The Fiscal Hassles of Carrying Heavy Debt Loads

Carrying high balances on several credit cards creates a number of precarious problems. For one, a borrower’s debt-to-credit ratio ends up rising very high. The debt-to-credit ratio, also known as a balance-to-limit ratio, refers to how much money is borrowed on the cards vs. how much money is available to borrow. When several cards combined yield $50,000 in credit and $45,000 reflect the outstanding amount due, the debt ratio reaches 90%. A figure of only 30% would be devastating to a credit score.

Another problem arises when outstanding debt rises too high. Paying down the debt on high-interest credit cards is difficult enough. When the amount of the debt is enormous, paying off the debt becomes a near-impossible dream. The fiscal punishment derived here is found in all the money that goes towards principle as opposed to interest.

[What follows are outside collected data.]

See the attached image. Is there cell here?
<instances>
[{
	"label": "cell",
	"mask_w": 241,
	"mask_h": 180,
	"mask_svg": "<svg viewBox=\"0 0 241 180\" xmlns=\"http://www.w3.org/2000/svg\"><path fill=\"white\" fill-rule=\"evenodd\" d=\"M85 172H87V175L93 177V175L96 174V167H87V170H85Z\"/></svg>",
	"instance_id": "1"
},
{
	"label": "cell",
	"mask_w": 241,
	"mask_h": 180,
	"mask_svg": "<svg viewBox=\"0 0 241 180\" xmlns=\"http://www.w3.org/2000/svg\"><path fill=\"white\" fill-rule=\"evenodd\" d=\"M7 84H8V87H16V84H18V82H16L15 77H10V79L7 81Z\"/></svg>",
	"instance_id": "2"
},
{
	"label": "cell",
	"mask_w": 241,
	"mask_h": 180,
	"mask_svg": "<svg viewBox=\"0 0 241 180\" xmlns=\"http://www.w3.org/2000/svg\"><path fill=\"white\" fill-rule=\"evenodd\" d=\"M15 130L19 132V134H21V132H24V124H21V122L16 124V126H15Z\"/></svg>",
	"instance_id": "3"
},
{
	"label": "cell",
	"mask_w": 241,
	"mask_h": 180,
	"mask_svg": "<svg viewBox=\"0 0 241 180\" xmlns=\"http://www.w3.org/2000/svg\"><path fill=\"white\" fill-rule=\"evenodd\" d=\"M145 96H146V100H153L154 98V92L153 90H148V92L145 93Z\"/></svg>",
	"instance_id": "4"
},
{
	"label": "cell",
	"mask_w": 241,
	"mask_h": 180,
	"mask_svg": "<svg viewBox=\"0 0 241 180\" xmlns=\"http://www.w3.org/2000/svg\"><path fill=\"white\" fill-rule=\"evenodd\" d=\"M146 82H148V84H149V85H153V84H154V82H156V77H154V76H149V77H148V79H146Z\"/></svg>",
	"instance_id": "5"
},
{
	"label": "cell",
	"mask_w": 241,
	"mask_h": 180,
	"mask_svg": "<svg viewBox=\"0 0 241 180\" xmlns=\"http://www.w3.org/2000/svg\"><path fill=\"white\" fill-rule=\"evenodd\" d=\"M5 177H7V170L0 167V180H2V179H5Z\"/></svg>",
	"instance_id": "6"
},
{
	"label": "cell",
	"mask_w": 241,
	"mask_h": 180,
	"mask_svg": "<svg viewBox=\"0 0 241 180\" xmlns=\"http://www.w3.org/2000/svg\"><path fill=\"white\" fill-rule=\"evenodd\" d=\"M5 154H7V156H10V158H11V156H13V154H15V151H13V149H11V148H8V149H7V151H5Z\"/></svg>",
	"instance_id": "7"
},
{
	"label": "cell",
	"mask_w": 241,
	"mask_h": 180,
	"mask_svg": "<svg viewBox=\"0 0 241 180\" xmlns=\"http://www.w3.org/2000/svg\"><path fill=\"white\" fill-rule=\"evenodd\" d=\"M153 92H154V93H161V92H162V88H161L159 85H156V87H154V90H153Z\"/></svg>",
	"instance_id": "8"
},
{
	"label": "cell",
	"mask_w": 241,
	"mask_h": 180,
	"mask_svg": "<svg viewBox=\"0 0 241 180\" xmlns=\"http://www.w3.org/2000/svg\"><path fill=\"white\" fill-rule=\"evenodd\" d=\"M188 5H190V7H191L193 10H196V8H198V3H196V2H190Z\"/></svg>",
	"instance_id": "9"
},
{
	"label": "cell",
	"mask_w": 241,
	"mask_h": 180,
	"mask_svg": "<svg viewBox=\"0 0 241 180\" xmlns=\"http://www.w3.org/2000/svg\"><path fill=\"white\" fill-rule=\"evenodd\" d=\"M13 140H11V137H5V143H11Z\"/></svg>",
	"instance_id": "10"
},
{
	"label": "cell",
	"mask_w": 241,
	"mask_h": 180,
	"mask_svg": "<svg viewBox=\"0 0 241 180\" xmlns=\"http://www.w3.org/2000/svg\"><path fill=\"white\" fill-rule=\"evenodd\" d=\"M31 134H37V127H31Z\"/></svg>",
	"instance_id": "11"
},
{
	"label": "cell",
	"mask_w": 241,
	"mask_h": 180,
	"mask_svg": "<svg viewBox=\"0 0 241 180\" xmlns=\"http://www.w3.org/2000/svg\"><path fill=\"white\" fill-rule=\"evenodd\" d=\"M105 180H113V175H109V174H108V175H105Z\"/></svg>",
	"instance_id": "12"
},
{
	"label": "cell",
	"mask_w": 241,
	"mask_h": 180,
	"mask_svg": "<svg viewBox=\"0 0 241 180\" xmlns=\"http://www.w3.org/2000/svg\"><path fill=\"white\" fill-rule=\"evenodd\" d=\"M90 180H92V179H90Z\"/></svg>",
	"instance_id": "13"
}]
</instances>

With these things in mind, it may be very wise to look towards acquiring a debt consolidation loan.

One Loan Means Simplicity

A debt consolidation loan is, in essence, a form of refinancing. $17,000 in debt spread across several different credit cards could be absorbed into the umbrella of a single loan. The principle of the debt remains. A debt consolidation loan is not a magic solution that makes debt disappear. The loan does make paying off the debt a lot easier and far less expensive.

Acquiring lower interest rates is the main purpose so many seek a debt consolidation loan. What would be the purpose of shifting the debt to another loan with the same excessive interest? Lowering the interest rate makes the repayment of debt cheaper.

Paying off the loan becomes faster since more money is directed towards the principle and less towards the interest. Minimum monthly payments are going to be less since there is only one monthly payment and not several spread across several cards. Of course, the money now freed up by the elimination of several credit card balances can be directed towards the single debt consolidation loan. Doing so further speeds up the payoff.

Types of Lower Interest Options

A few options exist for those hoping to consolidate credit card debt. Transferring the debt to a 0% APR credit card is a possibility if the amount of debt is low. $9,000 spread across three cards, for example, could be moved to a card with “no interest for the first year”. Debt that is significant — well over $10,000 — could be consolidated onto a personal loan. Moving the debt to the balance of a line of credit affixed to a checking account is another option.

Those with bad credit, however, may find unsecured loan approvals to be elusive. Secured collateral loans might be available. A very low-interest home equity loan might be the easiest to procure.

Credit Score Improvements

The minute debt is consolidated and the process to paying off the debt is launched, steps are being taken to finally improve a devastated credit score. The results are not going to occur the second debt is transferred to a new loan. A bit of time has to go by — and a bit of the debt balance has to drop — in order for a credit score to improve.

Other issues play into the lowering of a credit score. Personal loans may be more helpful than low APR or line of credit consolidations. Credit cards and lines are known as revolving debt. That means available credit is always there. With a personal loan, the debt is fixed and designed solely to be paid off. Hence, personal loan debt won’t be as impacting on a credit score.

A New Fiscal Path

Consolidating debt is not the main solution to the issue of high debt. Debt consolidation is a means to achieving a desired goal. Anyone hoping to get out of debt has to stop borrowing. Adding back to the debt is only going to lead to a return to financial trouble.